Correct response: use pillows to maintain a side-lying position as needed Explanation: Using pillows to maintain a side-lying position allows the nursing staff to change position to alleviate and alternate pressure on client's bony prominences. The client's position should be changed a minimum of every 2 hours. In addition, incontinent care should be performed a minimum of every 2 hours and as needed to decrease moisture and irritation of the skin. A foot board prevents foot drop but does not decrease the risk for pressure injury. Reference: Taylor, C., Lynn, P., & Bartlett, J., Fundamentals of Nursing, 9th ed., Philadelphia, Wolters Kluwer, 2019, Chapter 32: Skin Integrity and Wound Care, p. 1091.

The nurse is assisting a client with a sitz bath. Which actions should the nurse perform? Select all that apply.

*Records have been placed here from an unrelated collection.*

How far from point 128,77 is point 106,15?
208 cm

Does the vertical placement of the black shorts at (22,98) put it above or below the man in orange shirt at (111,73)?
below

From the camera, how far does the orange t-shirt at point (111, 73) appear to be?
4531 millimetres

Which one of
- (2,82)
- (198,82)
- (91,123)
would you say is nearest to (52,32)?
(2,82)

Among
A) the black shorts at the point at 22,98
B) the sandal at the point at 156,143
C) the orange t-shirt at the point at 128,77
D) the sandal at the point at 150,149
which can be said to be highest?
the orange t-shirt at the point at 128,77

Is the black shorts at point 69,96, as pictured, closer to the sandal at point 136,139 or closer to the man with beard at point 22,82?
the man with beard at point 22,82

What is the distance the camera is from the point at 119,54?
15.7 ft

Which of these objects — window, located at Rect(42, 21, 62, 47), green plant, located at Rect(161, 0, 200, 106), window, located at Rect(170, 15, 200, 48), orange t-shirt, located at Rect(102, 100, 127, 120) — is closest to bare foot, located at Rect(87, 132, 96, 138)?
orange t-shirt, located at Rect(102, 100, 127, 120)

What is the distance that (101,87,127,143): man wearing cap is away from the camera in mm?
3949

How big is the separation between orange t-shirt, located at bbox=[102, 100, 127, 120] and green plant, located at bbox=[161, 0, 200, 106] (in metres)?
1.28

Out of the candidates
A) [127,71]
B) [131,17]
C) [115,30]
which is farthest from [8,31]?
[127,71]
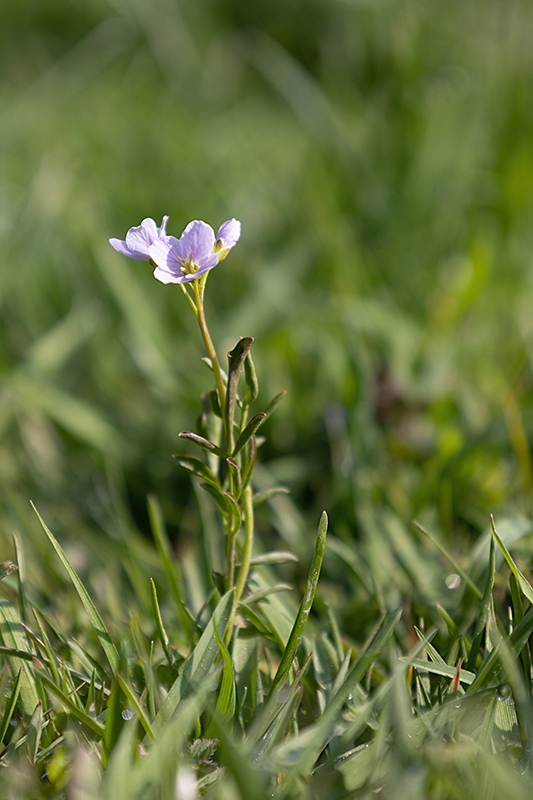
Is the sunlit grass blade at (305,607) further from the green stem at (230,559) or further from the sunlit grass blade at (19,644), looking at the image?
the sunlit grass blade at (19,644)

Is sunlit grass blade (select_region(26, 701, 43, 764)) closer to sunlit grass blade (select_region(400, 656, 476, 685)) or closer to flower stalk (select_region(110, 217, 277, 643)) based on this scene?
flower stalk (select_region(110, 217, 277, 643))

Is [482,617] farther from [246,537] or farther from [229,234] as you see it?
[229,234]

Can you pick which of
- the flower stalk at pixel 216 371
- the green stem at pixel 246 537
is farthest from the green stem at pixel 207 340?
the green stem at pixel 246 537

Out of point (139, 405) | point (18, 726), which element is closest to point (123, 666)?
point (18, 726)

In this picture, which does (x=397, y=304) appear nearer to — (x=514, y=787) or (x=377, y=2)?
(x=377, y=2)

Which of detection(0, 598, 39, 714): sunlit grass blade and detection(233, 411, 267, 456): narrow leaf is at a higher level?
detection(233, 411, 267, 456): narrow leaf

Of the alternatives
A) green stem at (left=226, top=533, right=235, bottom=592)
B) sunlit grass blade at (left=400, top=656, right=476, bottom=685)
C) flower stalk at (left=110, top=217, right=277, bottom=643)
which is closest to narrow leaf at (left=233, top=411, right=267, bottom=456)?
flower stalk at (left=110, top=217, right=277, bottom=643)
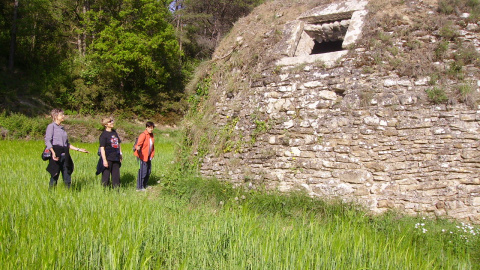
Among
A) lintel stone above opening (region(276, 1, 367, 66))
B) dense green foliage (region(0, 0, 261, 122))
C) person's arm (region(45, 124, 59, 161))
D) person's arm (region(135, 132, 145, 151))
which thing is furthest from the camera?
dense green foliage (region(0, 0, 261, 122))

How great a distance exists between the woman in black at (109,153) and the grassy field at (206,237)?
85 cm

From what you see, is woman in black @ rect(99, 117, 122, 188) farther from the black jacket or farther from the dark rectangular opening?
the dark rectangular opening

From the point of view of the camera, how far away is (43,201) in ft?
16.0

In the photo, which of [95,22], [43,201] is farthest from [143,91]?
[43,201]

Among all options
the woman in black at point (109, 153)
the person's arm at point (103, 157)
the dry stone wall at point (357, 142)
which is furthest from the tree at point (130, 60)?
the dry stone wall at point (357, 142)

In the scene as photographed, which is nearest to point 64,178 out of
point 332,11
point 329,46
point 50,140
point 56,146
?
point 56,146

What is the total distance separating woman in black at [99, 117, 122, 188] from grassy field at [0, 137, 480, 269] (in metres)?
0.85

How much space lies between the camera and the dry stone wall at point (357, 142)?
5102mm

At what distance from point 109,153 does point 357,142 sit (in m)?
4.43

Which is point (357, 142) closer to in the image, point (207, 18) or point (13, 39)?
point (13, 39)

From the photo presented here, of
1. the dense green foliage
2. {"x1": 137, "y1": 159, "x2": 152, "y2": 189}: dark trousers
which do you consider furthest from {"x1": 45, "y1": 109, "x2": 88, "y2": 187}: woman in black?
the dense green foliage

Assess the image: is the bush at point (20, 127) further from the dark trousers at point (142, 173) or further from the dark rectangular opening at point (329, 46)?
the dark rectangular opening at point (329, 46)

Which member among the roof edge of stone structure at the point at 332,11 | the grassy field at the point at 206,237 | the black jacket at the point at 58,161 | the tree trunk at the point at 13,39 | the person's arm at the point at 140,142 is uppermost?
the tree trunk at the point at 13,39

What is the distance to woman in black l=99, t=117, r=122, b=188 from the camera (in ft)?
21.1
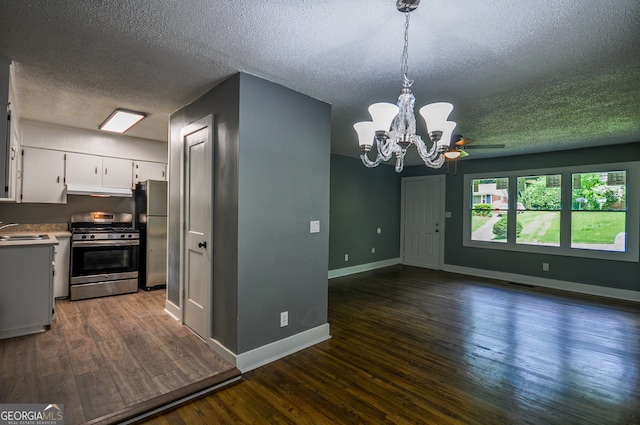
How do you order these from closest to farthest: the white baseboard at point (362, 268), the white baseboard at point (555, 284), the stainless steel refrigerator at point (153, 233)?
the stainless steel refrigerator at point (153, 233) → the white baseboard at point (555, 284) → the white baseboard at point (362, 268)

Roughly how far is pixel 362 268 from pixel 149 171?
443cm

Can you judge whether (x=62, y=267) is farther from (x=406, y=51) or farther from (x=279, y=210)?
(x=406, y=51)

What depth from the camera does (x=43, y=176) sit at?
4.20 m

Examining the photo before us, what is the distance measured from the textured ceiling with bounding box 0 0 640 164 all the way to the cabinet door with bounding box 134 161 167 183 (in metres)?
1.53

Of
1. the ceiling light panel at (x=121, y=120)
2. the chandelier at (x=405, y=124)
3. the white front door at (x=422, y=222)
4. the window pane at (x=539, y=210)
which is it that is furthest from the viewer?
the white front door at (x=422, y=222)

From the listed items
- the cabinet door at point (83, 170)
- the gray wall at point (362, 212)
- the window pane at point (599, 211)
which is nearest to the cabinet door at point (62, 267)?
the cabinet door at point (83, 170)

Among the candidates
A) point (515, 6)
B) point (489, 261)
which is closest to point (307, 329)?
point (515, 6)

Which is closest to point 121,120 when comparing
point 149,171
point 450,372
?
point 149,171

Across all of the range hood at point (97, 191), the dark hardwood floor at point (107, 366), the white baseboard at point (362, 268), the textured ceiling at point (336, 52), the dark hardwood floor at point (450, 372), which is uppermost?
the textured ceiling at point (336, 52)

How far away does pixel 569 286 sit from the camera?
5.35 meters

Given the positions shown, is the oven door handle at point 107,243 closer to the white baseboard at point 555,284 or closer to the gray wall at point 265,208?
the gray wall at point 265,208

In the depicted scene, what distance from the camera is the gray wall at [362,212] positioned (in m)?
6.14

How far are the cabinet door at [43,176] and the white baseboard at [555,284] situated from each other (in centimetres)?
710

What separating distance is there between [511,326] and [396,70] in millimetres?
3187
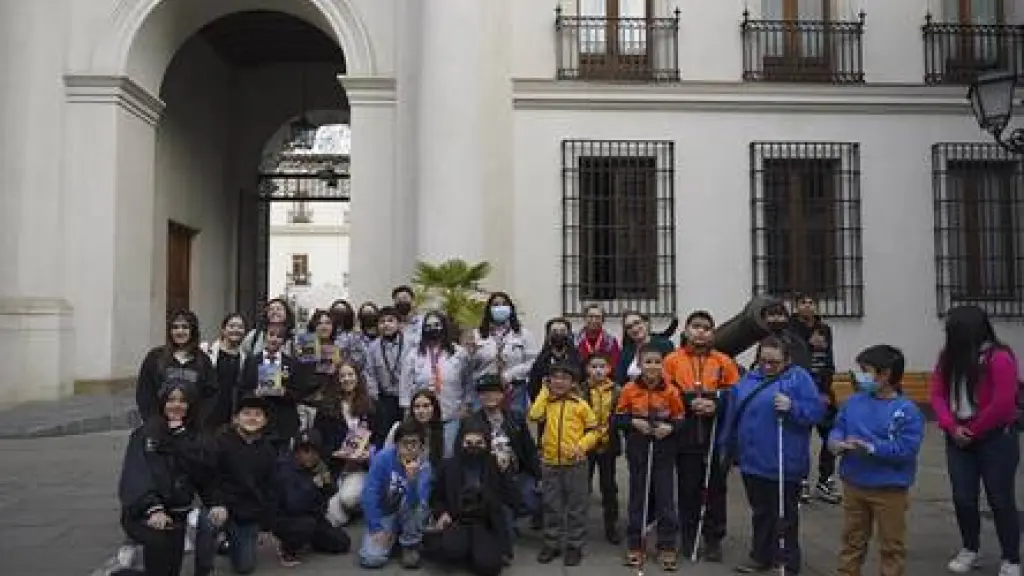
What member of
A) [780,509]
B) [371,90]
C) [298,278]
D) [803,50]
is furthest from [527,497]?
[298,278]

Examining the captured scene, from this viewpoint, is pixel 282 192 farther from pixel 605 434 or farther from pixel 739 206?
pixel 605 434

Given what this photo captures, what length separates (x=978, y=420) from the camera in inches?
269

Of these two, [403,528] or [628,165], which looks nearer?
[403,528]

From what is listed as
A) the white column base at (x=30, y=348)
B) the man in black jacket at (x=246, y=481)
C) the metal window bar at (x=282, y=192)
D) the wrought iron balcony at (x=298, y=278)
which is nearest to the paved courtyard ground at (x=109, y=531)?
the man in black jacket at (x=246, y=481)

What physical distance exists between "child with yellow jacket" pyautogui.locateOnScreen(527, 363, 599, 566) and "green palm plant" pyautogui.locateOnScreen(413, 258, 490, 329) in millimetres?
3853

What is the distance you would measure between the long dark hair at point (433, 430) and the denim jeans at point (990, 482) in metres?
3.48

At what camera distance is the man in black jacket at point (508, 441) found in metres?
7.36

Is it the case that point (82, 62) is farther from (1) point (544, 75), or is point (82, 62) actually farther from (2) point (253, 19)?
(1) point (544, 75)

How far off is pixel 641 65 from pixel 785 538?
1024cm

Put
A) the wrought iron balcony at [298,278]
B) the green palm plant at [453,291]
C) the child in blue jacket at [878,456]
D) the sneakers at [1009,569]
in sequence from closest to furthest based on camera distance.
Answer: the child in blue jacket at [878,456]
the sneakers at [1009,569]
the green palm plant at [453,291]
the wrought iron balcony at [298,278]

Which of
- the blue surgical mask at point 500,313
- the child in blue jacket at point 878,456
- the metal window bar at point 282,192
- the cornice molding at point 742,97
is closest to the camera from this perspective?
the child in blue jacket at point 878,456

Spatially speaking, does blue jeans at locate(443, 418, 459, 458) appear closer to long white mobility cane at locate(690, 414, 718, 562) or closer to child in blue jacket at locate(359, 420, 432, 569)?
child in blue jacket at locate(359, 420, 432, 569)

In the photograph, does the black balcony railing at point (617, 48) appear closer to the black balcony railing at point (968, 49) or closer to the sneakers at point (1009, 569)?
the black balcony railing at point (968, 49)

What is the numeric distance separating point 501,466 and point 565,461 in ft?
1.51
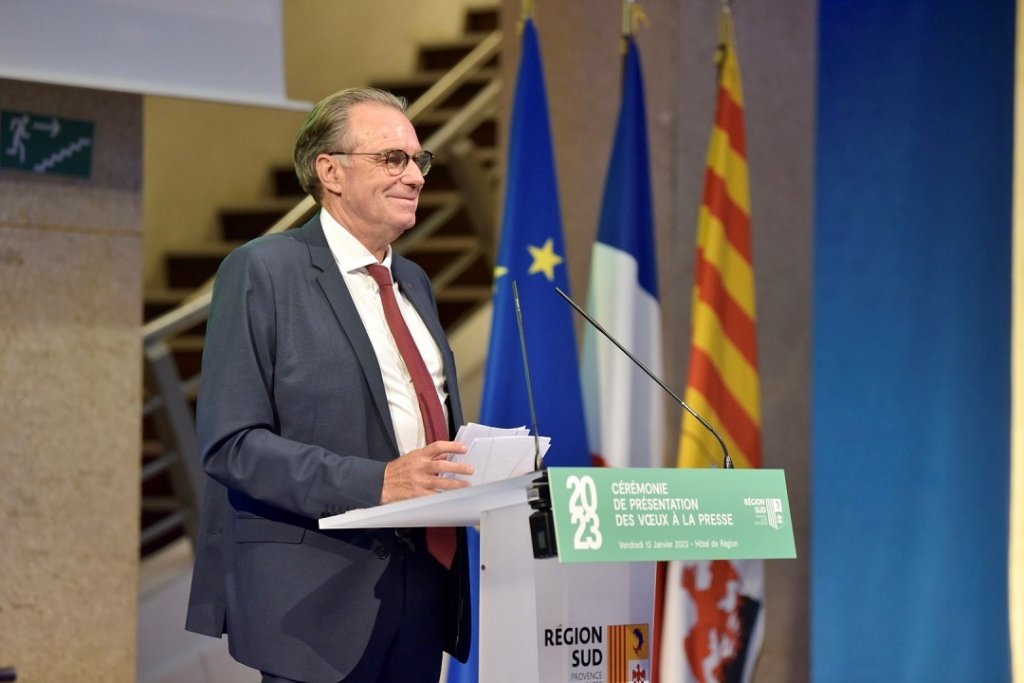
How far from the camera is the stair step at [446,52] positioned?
25.1 ft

Correct response: Fill the bowl of the sitz bath about halfway full with tepid to warm water. Insert tubing into the infusion port of the sitz bath. Slowly unclamp the tubing and allow the sitz bath to fill. Ensure that the call bell is within reach. Explanation: The nurse should fill the sitz bath about halfway full with tepid to warm water, fill a bag with the same temperature water, insert the tubing from the bag into the infusion port of the sitz bath, and slowly unclamp the tubing and allow the sitz bath to fill completely. Tepid water can promote relaxation and help with edema; warm water can help with circulation. Filling the sitz bath ensures that the tissue is submerged in water. The call bell should be placed within reach because the client may become light-headed due to vasodilation and require assistance. The bag of water should be hung above the client's shoulder height, not at chest level. If the bag is hung lower, the rate of flow will not be sufficient, and water may cool too quickly. The client should be allowed to soak about 15 to 20 minutes, not 50 to 60 minutes. Reference: Chapter 32: Skin Integrity and Wound Care, p. 1088.